むやみに
□だからそしたら
1ページ/1ページ
"別れてほしい"
そう口にした君には、当然だけどこの場を面白くしようとかそういった気は全く見受けられなかった。真剣で、そして寧ろ気まずそうな、わたしはその瞳を正面から凝視した。目を離せなくて、逸らしたら何かに負けてしまいそうで、ただ返事もせずにずっとそのままで。
好きな子が出来たんだと、ごめんと、ひたすらに謝るのは君が優しいからだと分かっていた。別れ話はこんな風に切り出すものなんだ、きっと。
わたしがなかなか喋ろうとしないからだろうか、いつもより君は饒舌だった。呆然としててよく覚えてないけど、悪いのは俺だとかたぶんそんな事を話してたね。
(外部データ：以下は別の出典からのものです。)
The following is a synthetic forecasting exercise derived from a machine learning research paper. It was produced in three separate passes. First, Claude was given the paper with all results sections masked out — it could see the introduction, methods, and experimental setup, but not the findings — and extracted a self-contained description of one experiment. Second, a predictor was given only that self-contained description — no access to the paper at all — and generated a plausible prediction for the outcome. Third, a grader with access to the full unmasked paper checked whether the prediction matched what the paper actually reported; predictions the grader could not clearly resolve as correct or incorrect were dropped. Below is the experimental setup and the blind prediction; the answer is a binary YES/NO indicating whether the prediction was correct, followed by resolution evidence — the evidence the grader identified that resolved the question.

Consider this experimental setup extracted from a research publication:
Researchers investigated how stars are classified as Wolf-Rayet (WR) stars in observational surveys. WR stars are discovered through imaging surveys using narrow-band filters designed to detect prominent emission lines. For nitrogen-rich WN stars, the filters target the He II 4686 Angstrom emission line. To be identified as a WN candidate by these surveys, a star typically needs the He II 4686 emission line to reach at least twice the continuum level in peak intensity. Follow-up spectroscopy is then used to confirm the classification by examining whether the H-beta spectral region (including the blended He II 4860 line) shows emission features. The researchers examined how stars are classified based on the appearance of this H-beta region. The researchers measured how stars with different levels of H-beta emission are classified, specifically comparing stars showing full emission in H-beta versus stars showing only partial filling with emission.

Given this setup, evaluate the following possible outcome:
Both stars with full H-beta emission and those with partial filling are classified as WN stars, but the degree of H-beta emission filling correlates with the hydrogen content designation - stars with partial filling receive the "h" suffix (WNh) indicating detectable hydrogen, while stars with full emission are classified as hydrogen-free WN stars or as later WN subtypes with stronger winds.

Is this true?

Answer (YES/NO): NO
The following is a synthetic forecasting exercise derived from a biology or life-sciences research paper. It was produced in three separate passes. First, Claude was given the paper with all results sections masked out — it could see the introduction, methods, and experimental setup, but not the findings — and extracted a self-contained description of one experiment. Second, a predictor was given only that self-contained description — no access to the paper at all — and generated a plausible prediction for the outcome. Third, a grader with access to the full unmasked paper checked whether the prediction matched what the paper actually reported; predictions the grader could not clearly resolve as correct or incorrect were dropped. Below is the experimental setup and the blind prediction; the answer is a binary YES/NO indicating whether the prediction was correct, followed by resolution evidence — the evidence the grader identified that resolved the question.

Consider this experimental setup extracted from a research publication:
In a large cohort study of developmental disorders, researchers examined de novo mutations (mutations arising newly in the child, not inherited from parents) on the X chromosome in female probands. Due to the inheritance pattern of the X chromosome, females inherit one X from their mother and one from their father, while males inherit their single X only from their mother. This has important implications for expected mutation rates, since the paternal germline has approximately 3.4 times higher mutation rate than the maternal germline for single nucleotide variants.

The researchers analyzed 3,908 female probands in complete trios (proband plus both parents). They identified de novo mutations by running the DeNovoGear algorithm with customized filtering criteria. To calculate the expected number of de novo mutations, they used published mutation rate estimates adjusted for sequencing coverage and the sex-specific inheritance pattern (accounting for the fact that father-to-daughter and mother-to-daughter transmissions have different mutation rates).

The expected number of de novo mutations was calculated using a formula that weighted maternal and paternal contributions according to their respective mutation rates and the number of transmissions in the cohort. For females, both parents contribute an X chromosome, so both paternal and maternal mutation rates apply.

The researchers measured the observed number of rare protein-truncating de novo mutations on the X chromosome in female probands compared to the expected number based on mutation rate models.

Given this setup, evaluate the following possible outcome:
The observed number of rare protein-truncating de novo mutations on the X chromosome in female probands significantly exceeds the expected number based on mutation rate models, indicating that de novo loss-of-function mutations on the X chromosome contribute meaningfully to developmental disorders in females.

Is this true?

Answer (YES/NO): YES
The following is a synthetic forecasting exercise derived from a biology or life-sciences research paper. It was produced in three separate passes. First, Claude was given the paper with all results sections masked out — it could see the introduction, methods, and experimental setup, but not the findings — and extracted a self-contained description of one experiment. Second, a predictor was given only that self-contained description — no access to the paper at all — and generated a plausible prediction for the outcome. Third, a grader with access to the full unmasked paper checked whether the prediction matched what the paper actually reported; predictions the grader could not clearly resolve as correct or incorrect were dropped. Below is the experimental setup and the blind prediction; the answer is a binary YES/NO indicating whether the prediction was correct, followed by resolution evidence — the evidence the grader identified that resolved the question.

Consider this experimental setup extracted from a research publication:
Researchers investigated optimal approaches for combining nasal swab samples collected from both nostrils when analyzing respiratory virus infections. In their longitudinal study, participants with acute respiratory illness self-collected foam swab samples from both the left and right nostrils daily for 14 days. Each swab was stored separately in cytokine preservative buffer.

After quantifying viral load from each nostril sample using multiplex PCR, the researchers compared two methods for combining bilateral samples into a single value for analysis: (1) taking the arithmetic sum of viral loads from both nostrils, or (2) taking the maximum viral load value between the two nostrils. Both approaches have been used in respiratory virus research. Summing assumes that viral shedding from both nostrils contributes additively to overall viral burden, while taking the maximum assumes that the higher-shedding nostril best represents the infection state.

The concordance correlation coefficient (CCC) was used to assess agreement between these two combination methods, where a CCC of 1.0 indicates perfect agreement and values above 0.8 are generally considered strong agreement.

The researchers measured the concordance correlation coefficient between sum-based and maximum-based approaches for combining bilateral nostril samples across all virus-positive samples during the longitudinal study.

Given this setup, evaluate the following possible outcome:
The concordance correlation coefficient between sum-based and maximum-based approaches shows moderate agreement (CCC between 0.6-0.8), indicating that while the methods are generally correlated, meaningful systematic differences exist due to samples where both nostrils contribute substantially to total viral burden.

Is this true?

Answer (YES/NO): NO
そして"嫌いになったわけじゃないんだ"って、言ったの。
だからそしたら
好きだって、言ってよ。
呟いた途端、気持ちが溢れた。わたしじゃ駄目なの、何が悪かったの、いつまでわたしを好きだったの?
こんなにも好きなのに、君のこと精一杯愛してたのに。
優しい君を困らせるけど、言わせてね。
だってもう、好きになってはくれないんでしょう?
だからそしたら、嘘でも構わないから、好きだって。言うだけでいい、から。